LOS ANGELES – For the first time, the Ninth Circuit has issued a published decision applying its principal place of business test to businesses that operate nationwide. The court held that Best Buy Stores L.P., the entity that owns and operates the national chain of Best Buy stores, is not a citizen of California for purposes of diversity merely because it has more stores, more employees and more sales in California than in any other U.S. state. The court noted that Best Buy’s retail activities roughly reflect California’s larger population, and if “a corporation may be deemed a citizen of California on this basis, nearly every national retailer—no matter how far flung its operations—will be deemed a citizen of California for diversity purposes. Such a result is untenable.”
The case, Davis v. HSBC Bank Nevada, N.A., et al., is a putative class action alleging that the defendants, HSBC Bank Nevada N.A., HSBC Finance Corporation, Best Buy Co. Inc., and Best Buy Stores L.P., did not adequately disclose the annual fee that would be charged to California consumers in their online credit card offer. The defendants, represented by Los Angeles-based Katten Muchin Rosenman LLP partner Stuart M. Richter and associate Gregory S. Korman, removed the case to federal district court. The district court issued an order to show cause why the case should not be remanded, and sought evidence of the defendants’ activities in the top five states in which they conduct business. After receiving this information, the district court held that Best Buy Stores L.P. was a citizen of California because it had more stores, more employees and more sales in California. The district court declined to consider California’s disproportionately larger population and economic market, and remanded the case back to state court. The defendants then filed a petition for a discretionary appeal, which was granted, and after oral argument, the Ninth Circuit issued its decision in favor of the defendants.
A national business’s principal place of business is a key question because it governs the removability of lawsuits to federal court under general diversity jurisdiction and the Class Action Fairness Act of 2005. Prior to this decision, the citizenship—and therefore the ability to litigate in federal court in California—of any national business was uncertain. District courts had issued conflicting opinions on the question, and one recent unpublished Ninth Circuit decision held expressly that consideration of California’s population was not relevant. Under that analysis, virtually every national business with greater operations in California would be deemed to be a citizen of California, and have its access to federal court severely circumscribed, if not eliminated altogether. The Ninth Circuit has now definitively held that a national business will not be deemed to have its principal place of business in California “merely because its operations in California cater to California’s larger population.”

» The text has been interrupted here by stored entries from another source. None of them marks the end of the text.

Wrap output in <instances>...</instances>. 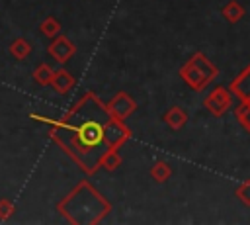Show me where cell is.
I'll list each match as a JSON object with an SVG mask.
<instances>
[{
  "instance_id": "cell-4",
  "label": "cell",
  "mask_w": 250,
  "mask_h": 225,
  "mask_svg": "<svg viewBox=\"0 0 250 225\" xmlns=\"http://www.w3.org/2000/svg\"><path fill=\"white\" fill-rule=\"evenodd\" d=\"M203 104H205V108H207L213 115L221 117V115H225V113L229 112V108L232 106V94H230V90L225 88V86H215V88L207 94V98H205Z\"/></svg>"
},
{
  "instance_id": "cell-1",
  "label": "cell",
  "mask_w": 250,
  "mask_h": 225,
  "mask_svg": "<svg viewBox=\"0 0 250 225\" xmlns=\"http://www.w3.org/2000/svg\"><path fill=\"white\" fill-rule=\"evenodd\" d=\"M29 117L49 125V137L86 174H94L100 168V158L109 149L105 143V123L111 115L94 92L82 94L61 119L39 113H29Z\"/></svg>"
},
{
  "instance_id": "cell-2",
  "label": "cell",
  "mask_w": 250,
  "mask_h": 225,
  "mask_svg": "<svg viewBox=\"0 0 250 225\" xmlns=\"http://www.w3.org/2000/svg\"><path fill=\"white\" fill-rule=\"evenodd\" d=\"M111 209L109 202L88 182L82 180L74 186L70 194H66L59 203L57 211L70 223H98Z\"/></svg>"
},
{
  "instance_id": "cell-12",
  "label": "cell",
  "mask_w": 250,
  "mask_h": 225,
  "mask_svg": "<svg viewBox=\"0 0 250 225\" xmlns=\"http://www.w3.org/2000/svg\"><path fill=\"white\" fill-rule=\"evenodd\" d=\"M221 14H223V18H225L229 23H238V22L244 18V6L238 4L236 0H230V2H227V4L221 8Z\"/></svg>"
},
{
  "instance_id": "cell-5",
  "label": "cell",
  "mask_w": 250,
  "mask_h": 225,
  "mask_svg": "<svg viewBox=\"0 0 250 225\" xmlns=\"http://www.w3.org/2000/svg\"><path fill=\"white\" fill-rule=\"evenodd\" d=\"M105 108H107V112H109V115H111L113 119L125 121V119L137 110V102H135L127 92H117V94L109 100V104H105Z\"/></svg>"
},
{
  "instance_id": "cell-9",
  "label": "cell",
  "mask_w": 250,
  "mask_h": 225,
  "mask_svg": "<svg viewBox=\"0 0 250 225\" xmlns=\"http://www.w3.org/2000/svg\"><path fill=\"white\" fill-rule=\"evenodd\" d=\"M74 84H76L74 76H72L66 68H59V70H55V74H53V78H51V84H49V86H51L57 94L64 96V94H68V92L74 88Z\"/></svg>"
},
{
  "instance_id": "cell-14",
  "label": "cell",
  "mask_w": 250,
  "mask_h": 225,
  "mask_svg": "<svg viewBox=\"0 0 250 225\" xmlns=\"http://www.w3.org/2000/svg\"><path fill=\"white\" fill-rule=\"evenodd\" d=\"M53 74H55V68H53L51 65H47V63H41V65H37L35 70H33V80H35L37 84H41V86H47V84H51Z\"/></svg>"
},
{
  "instance_id": "cell-17",
  "label": "cell",
  "mask_w": 250,
  "mask_h": 225,
  "mask_svg": "<svg viewBox=\"0 0 250 225\" xmlns=\"http://www.w3.org/2000/svg\"><path fill=\"white\" fill-rule=\"evenodd\" d=\"M236 119L250 133V102H240V106L236 108Z\"/></svg>"
},
{
  "instance_id": "cell-15",
  "label": "cell",
  "mask_w": 250,
  "mask_h": 225,
  "mask_svg": "<svg viewBox=\"0 0 250 225\" xmlns=\"http://www.w3.org/2000/svg\"><path fill=\"white\" fill-rule=\"evenodd\" d=\"M119 164H121V157H119V151H117V149H107V151L102 155V158H100V166L105 168L107 172L115 170Z\"/></svg>"
},
{
  "instance_id": "cell-19",
  "label": "cell",
  "mask_w": 250,
  "mask_h": 225,
  "mask_svg": "<svg viewBox=\"0 0 250 225\" xmlns=\"http://www.w3.org/2000/svg\"><path fill=\"white\" fill-rule=\"evenodd\" d=\"M236 198H238L244 205H250V180H244V182L236 188Z\"/></svg>"
},
{
  "instance_id": "cell-13",
  "label": "cell",
  "mask_w": 250,
  "mask_h": 225,
  "mask_svg": "<svg viewBox=\"0 0 250 225\" xmlns=\"http://www.w3.org/2000/svg\"><path fill=\"white\" fill-rule=\"evenodd\" d=\"M61 29H62V25H61V22H59L55 16H47V18L39 23V31H41L45 37H49V39H53L55 35H59Z\"/></svg>"
},
{
  "instance_id": "cell-3",
  "label": "cell",
  "mask_w": 250,
  "mask_h": 225,
  "mask_svg": "<svg viewBox=\"0 0 250 225\" xmlns=\"http://www.w3.org/2000/svg\"><path fill=\"white\" fill-rule=\"evenodd\" d=\"M217 67L203 55V53H195L182 68H180V76L182 80L191 88V90H203L215 76H217Z\"/></svg>"
},
{
  "instance_id": "cell-11",
  "label": "cell",
  "mask_w": 250,
  "mask_h": 225,
  "mask_svg": "<svg viewBox=\"0 0 250 225\" xmlns=\"http://www.w3.org/2000/svg\"><path fill=\"white\" fill-rule=\"evenodd\" d=\"M8 51H10V55H12L14 59L23 61V59H27V57L31 55L33 47H31V43H29L27 39H23V37H16V39L10 43Z\"/></svg>"
},
{
  "instance_id": "cell-18",
  "label": "cell",
  "mask_w": 250,
  "mask_h": 225,
  "mask_svg": "<svg viewBox=\"0 0 250 225\" xmlns=\"http://www.w3.org/2000/svg\"><path fill=\"white\" fill-rule=\"evenodd\" d=\"M14 211H16L14 202H12V200H8V198H0V219H2V221H6L8 217H12V215H14Z\"/></svg>"
},
{
  "instance_id": "cell-8",
  "label": "cell",
  "mask_w": 250,
  "mask_h": 225,
  "mask_svg": "<svg viewBox=\"0 0 250 225\" xmlns=\"http://www.w3.org/2000/svg\"><path fill=\"white\" fill-rule=\"evenodd\" d=\"M230 94L240 98V102H250V67H246L232 82H230Z\"/></svg>"
},
{
  "instance_id": "cell-10",
  "label": "cell",
  "mask_w": 250,
  "mask_h": 225,
  "mask_svg": "<svg viewBox=\"0 0 250 225\" xmlns=\"http://www.w3.org/2000/svg\"><path fill=\"white\" fill-rule=\"evenodd\" d=\"M164 121H166V125H168L170 129L178 131V129H182V127L186 125V121H188V113H186L180 106H172V108L164 113Z\"/></svg>"
},
{
  "instance_id": "cell-7",
  "label": "cell",
  "mask_w": 250,
  "mask_h": 225,
  "mask_svg": "<svg viewBox=\"0 0 250 225\" xmlns=\"http://www.w3.org/2000/svg\"><path fill=\"white\" fill-rule=\"evenodd\" d=\"M131 137V129L125 125V121L109 117L105 123V143L109 149H119L127 139Z\"/></svg>"
},
{
  "instance_id": "cell-6",
  "label": "cell",
  "mask_w": 250,
  "mask_h": 225,
  "mask_svg": "<svg viewBox=\"0 0 250 225\" xmlns=\"http://www.w3.org/2000/svg\"><path fill=\"white\" fill-rule=\"evenodd\" d=\"M47 53H49L59 65H64V63H68V61L74 57L76 47H74V43H72L66 35H61V33H59V35H55L53 41L49 43Z\"/></svg>"
},
{
  "instance_id": "cell-16",
  "label": "cell",
  "mask_w": 250,
  "mask_h": 225,
  "mask_svg": "<svg viewBox=\"0 0 250 225\" xmlns=\"http://www.w3.org/2000/svg\"><path fill=\"white\" fill-rule=\"evenodd\" d=\"M172 174V168L164 162V160H156L152 166H150V178L156 180V182H166Z\"/></svg>"
}]
</instances>
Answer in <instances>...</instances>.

“This is an important decision for all national businesses operating in California, particularly those businesses that find themselves to be the targets of class actions,” said Mr. Richter, a member of Katten’s Financial Services Litigation Practice and chair of the firm’s national Consumer Class Action Practice. “The Class Action Fairness Act was enacted to expand federal court access to national businesses, and the Ninth Circuit’s decision in Davis will go a long way toward ensuring that national businesses’ rights to federal court access under CAFA are preserved.”